Saturday, December 19, 2020

Apple M1 foreshadows Rise of RISC-V

Likewise with these interrupts we can send complex machine learning tasks to the M1 Neural Engine to say identify a face on the WebCam. Simultaneously the rest of the computer is responsive because the Neural Engine is chewing through the image data in parallel to everything else the CPU is doing.

RISC-V based board from SiFive capable of running Linux

The Rise of RISC-V

Back in 2010 at UC Berkley the Parallel Computing Laboratory saw the development towards heavier use of coprocessors. They saw how the end of Moore’s Law meant that you could no longer easily squeeze more performance out of general purpose CPU cores. You needed specialized hardware: Coprocessors.

Let us reflect momentarily on why that is. We know that the clock frequency cannot easily be increased. We are stuck on close to 3–5 GHz. Go higher and Watt consumption and heat generation goes through the roof.

However we are able to add a lot more transistors. We simply cannot make the transistors work faster. Thus we need to do more work in parallel. One way to do that is by adding lots of general purpose cores. We could add lots of decoders and do Out-of-Order Execution (OoOE) as I have discussed before: Why Is Apple’s M1 Chip So Fast?

You can keep playing that game and eventually you have 128 general cores like the Ampere Altra Max ARM processor. But is that really the best use of our silicon? For servers and cloud services lots of cores work well. But for desktop computing this has limited utility.

Instead of spending all that silicon on more CPU cores, perhaps we can add more coprocessors instead?

Think about it this way: You got a transistor budget. In the early days, maybe you had a budget of 20 000 transistors and you figured you could make a CPU with 15 000 transistors. That is close to reality in the early 80s. Now this CPU could do maybe 100 different tasks. Say making a specialized coprocessor to one fo these tasks cost you 1000 transistors. If you made a coprocessor for every task you would get to 100 000 transistors. That would blow your budget.

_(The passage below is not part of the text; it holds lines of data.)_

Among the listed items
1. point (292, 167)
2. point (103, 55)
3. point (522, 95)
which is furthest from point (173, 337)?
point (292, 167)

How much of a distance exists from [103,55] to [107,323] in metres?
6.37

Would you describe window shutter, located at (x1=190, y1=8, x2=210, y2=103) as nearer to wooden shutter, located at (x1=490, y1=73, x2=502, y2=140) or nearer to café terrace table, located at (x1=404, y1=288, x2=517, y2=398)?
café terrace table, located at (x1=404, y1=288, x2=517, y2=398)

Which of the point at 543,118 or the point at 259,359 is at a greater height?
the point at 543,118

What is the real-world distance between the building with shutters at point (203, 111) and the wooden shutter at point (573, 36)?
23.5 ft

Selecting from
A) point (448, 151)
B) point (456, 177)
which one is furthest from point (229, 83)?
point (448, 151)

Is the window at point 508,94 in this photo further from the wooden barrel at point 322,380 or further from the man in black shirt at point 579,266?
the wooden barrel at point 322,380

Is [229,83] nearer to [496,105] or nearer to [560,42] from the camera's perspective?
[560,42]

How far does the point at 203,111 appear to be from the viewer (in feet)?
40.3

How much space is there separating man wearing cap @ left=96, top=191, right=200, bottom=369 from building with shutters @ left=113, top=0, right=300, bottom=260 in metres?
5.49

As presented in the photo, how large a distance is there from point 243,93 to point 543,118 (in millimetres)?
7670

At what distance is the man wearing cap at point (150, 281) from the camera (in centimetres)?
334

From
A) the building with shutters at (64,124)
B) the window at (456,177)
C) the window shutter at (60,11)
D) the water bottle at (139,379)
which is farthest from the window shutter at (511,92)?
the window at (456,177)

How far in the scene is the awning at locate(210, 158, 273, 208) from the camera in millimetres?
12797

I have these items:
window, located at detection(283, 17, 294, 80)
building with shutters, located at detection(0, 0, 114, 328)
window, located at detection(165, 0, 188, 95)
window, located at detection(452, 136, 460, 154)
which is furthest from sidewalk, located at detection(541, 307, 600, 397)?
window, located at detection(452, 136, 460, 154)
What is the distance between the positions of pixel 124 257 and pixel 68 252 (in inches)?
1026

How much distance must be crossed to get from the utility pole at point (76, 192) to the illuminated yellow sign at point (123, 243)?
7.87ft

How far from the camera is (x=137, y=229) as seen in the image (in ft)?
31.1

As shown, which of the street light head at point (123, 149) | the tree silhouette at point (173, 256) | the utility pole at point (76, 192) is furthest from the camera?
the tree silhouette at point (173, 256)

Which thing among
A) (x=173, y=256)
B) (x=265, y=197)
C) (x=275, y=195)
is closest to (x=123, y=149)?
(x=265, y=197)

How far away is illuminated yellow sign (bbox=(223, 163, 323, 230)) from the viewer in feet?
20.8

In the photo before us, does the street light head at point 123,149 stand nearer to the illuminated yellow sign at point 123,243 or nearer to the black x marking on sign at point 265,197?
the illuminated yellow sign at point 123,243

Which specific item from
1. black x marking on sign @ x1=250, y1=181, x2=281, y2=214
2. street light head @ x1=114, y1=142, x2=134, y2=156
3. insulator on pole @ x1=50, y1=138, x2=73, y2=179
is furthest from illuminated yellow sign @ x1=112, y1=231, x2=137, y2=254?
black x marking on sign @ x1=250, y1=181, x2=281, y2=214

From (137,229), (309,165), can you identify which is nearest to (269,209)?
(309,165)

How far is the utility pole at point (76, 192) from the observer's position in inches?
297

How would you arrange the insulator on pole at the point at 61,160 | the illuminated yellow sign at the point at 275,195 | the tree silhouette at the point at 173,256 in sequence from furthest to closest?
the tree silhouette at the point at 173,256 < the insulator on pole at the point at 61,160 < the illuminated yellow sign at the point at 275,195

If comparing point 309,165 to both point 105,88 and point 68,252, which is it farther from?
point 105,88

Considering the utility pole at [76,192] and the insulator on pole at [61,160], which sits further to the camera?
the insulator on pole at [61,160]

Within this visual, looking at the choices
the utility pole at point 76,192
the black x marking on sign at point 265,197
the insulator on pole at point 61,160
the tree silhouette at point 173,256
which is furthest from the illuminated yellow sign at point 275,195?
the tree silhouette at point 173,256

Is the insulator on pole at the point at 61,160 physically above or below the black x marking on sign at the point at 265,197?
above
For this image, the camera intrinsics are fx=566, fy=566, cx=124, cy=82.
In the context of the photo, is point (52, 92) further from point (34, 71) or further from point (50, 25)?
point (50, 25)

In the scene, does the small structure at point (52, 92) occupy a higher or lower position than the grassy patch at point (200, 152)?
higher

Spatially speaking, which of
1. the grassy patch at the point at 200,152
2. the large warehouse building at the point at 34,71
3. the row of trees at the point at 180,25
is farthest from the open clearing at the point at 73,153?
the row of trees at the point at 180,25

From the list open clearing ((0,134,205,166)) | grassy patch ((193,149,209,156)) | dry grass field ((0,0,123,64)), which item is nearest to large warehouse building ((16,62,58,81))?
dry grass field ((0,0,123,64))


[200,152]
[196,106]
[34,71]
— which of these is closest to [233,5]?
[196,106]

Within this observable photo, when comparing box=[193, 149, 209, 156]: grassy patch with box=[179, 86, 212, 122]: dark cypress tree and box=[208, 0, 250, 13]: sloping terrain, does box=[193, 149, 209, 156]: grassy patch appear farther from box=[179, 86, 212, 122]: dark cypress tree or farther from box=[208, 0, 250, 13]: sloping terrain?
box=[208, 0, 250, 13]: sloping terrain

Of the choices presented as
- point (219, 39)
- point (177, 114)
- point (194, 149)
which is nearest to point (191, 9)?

Thus in early designs you need to focus on general purpose computing. But today, we can stuff chips with so many transistors, we hardly know what to do with them.

Thus designing coprocessors has become a big thing. A lot of research goes into making all sorts of new coprocessors. However these tend to contain pretty dumb accelerators which needed to be babied. Unlike a CPU they cannot read instructions which tells them all the steps to do. They don’t generally know how to access memory and organize anything.

Thus the common solution to this is to have a simple CPU as a sort of controller. So the whole coprocessor is some specialized accelerator circuit controlled by a simple CPU, which configures the accelerator to do its job. Usually this is highly specialized. For instance, something like a Neural Engine or Tensor Processing Unit deal with very large registers that can hold matrices (rows and columns of numbers).

This is exactly what RISC-V got designed for. It has a bare minimum instruction-set of about 40–50 instructions which lets it do all the typical CPU stuff. It may sound like a lot, but keep in mind that an x86 CPU has over 1500 instructions.

Instead of having a large fixed instruction-set, RISC-V is designed around the idea of extensions. Every coprocessor will be different. It will thus contain a RISC-V processor to manage things which implements the core instruction-set as well as an extension instruction-set tailor made for what that co-processor needs to do.

Okay, now maybe you start to see the contours of what I am getting at. Apple’s M1 is really going to push the industry as whole towards this coprocessor dominated future. And to make these coprocessors, RISC-V will be an important part of the puzzle.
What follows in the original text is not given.